Everything in the listing except the pictures should be written out exactly.

------------------------------------

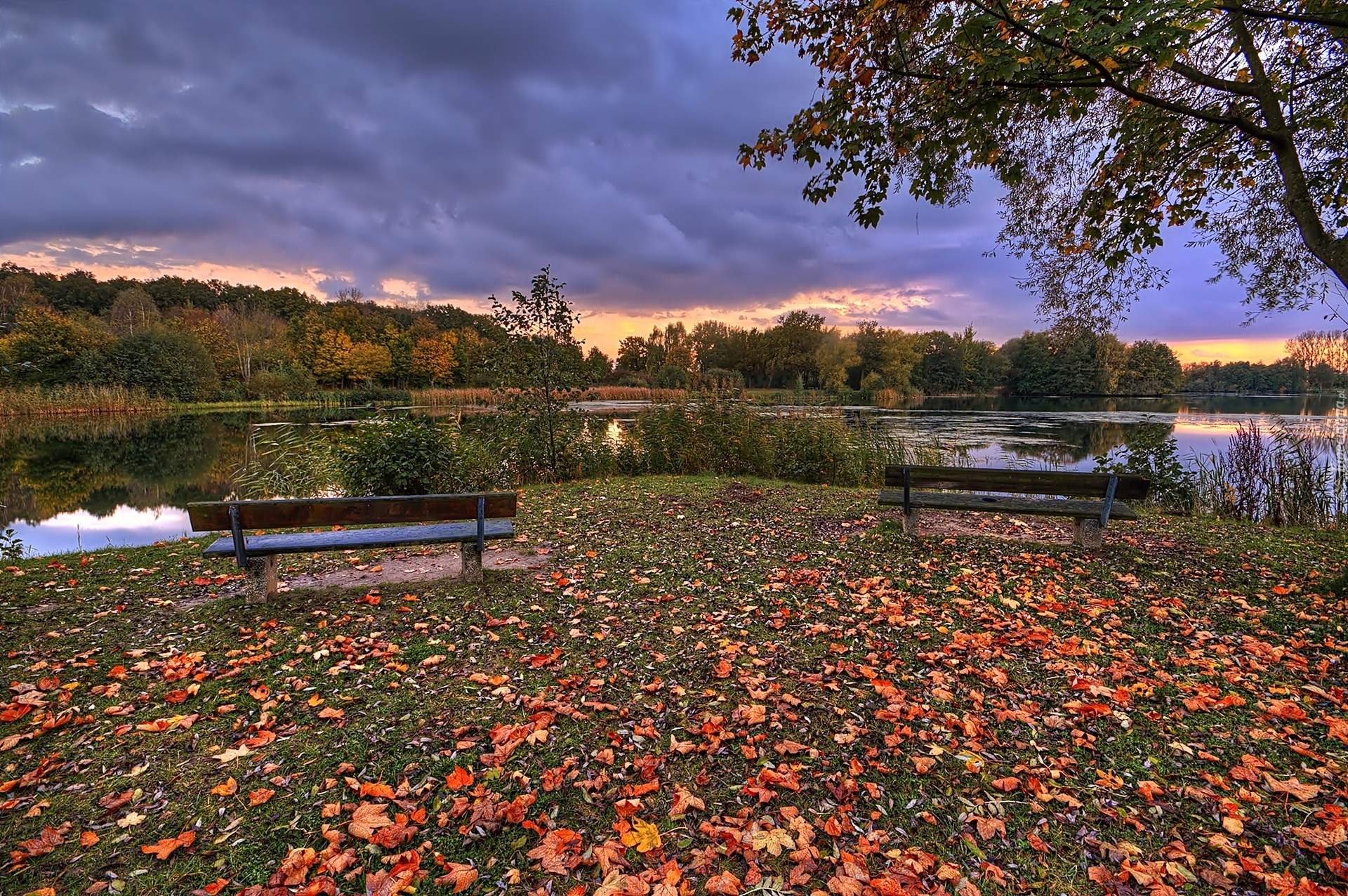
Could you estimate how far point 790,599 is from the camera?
4.63 metres

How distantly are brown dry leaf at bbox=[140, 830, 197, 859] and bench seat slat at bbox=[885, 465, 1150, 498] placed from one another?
A: 577 centimetres

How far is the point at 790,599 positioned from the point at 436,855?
10.3 feet

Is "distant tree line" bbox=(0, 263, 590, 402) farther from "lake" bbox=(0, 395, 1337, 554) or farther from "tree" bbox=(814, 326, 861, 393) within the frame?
"tree" bbox=(814, 326, 861, 393)

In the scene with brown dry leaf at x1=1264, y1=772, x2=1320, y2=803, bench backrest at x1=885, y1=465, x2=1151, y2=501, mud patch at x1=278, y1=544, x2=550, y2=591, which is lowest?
brown dry leaf at x1=1264, y1=772, x2=1320, y2=803

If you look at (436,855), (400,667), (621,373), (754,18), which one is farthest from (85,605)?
(621,373)

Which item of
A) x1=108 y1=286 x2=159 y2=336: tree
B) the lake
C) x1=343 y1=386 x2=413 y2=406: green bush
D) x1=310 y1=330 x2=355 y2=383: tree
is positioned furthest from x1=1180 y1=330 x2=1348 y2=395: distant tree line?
x1=108 y1=286 x2=159 y2=336: tree

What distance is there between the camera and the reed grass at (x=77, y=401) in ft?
89.3

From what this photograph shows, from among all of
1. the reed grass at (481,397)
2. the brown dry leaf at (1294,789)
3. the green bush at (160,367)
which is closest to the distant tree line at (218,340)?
the green bush at (160,367)

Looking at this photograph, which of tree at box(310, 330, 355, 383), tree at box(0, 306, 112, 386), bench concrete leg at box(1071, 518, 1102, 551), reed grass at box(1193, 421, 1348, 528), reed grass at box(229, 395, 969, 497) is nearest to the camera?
bench concrete leg at box(1071, 518, 1102, 551)

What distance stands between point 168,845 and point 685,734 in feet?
6.98

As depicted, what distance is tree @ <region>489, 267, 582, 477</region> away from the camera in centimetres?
1079

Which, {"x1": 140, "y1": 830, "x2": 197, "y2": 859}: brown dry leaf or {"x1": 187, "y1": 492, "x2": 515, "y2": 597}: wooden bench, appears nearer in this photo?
{"x1": 140, "y1": 830, "x2": 197, "y2": 859}: brown dry leaf

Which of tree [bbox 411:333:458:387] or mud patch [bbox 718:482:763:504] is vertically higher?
tree [bbox 411:333:458:387]

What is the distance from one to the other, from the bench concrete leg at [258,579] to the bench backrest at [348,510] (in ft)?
1.03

------------------------------------

§ Output for this exercise:
Could you estimate how far point 790,599 is from the camera?
4.63 metres

How distantly are brown dry leaf at bbox=[140, 830, 197, 859] and bench seat slat at bbox=[885, 465, 1150, 498] placed from one another?
A: 577 centimetres

How far is the point at 790,599 positioned from the point at 436,855?
10.3 feet

Is "distant tree line" bbox=(0, 263, 590, 402) farther from "lake" bbox=(0, 395, 1337, 554) or farther from "tree" bbox=(814, 326, 861, 393) within the frame?
"tree" bbox=(814, 326, 861, 393)

In the scene with brown dry leaf at x1=1264, y1=772, x2=1320, y2=803, bench backrest at x1=885, y1=465, x2=1151, y2=501, mud patch at x1=278, y1=544, x2=550, y2=591, which is lowest?
brown dry leaf at x1=1264, y1=772, x2=1320, y2=803

If you look at (436,855), (400,667), (621,373), (754,18), which one is farthest from (85,605)?
(621,373)

Which item of
A) x1=108 y1=286 x2=159 y2=336: tree
B) the lake
C) x1=343 y1=386 x2=413 y2=406: green bush
D) x1=310 y1=330 x2=355 y2=383: tree
is positioned furthest from x1=1180 y1=330 x2=1348 y2=395: distant tree line?
x1=108 y1=286 x2=159 y2=336: tree

What distance is there between the camera and the reed grass at (x=77, y=401) in ft?
89.3

From what this photograph shows, from among all of
1. the reed grass at (481,397)
2. the brown dry leaf at (1294,789)
3. the green bush at (160,367)
which is closest to the distant tree line at (218,340)?
the green bush at (160,367)

Looking at this photograph, which of tree at box(310, 330, 355, 383), tree at box(0, 306, 112, 386), bench concrete leg at box(1071, 518, 1102, 551), reed grass at box(1193, 421, 1348, 528), reed grass at box(229, 395, 969, 497) is nearest to the camera?
bench concrete leg at box(1071, 518, 1102, 551)

What distance stands between point 168,845 and point 685,734 in feet?
6.98

As depicted, what distance is tree @ <region>489, 267, 582, 477</region> away from the camera in centimetres?
1079

Which, {"x1": 140, "y1": 830, "x2": 197, "y2": 859}: brown dry leaf or {"x1": 187, "y1": 492, "x2": 515, "y2": 597}: wooden bench, appears nearer in this photo?
{"x1": 140, "y1": 830, "x2": 197, "y2": 859}: brown dry leaf

Which of tree [bbox 411:333:458:387] or mud patch [bbox 718:482:763:504] is vertically higher?
tree [bbox 411:333:458:387]

What is the distance from one to the other, from the bench concrete leg at [258,579] to the bench backrest at [348,510] (in ft)?
1.03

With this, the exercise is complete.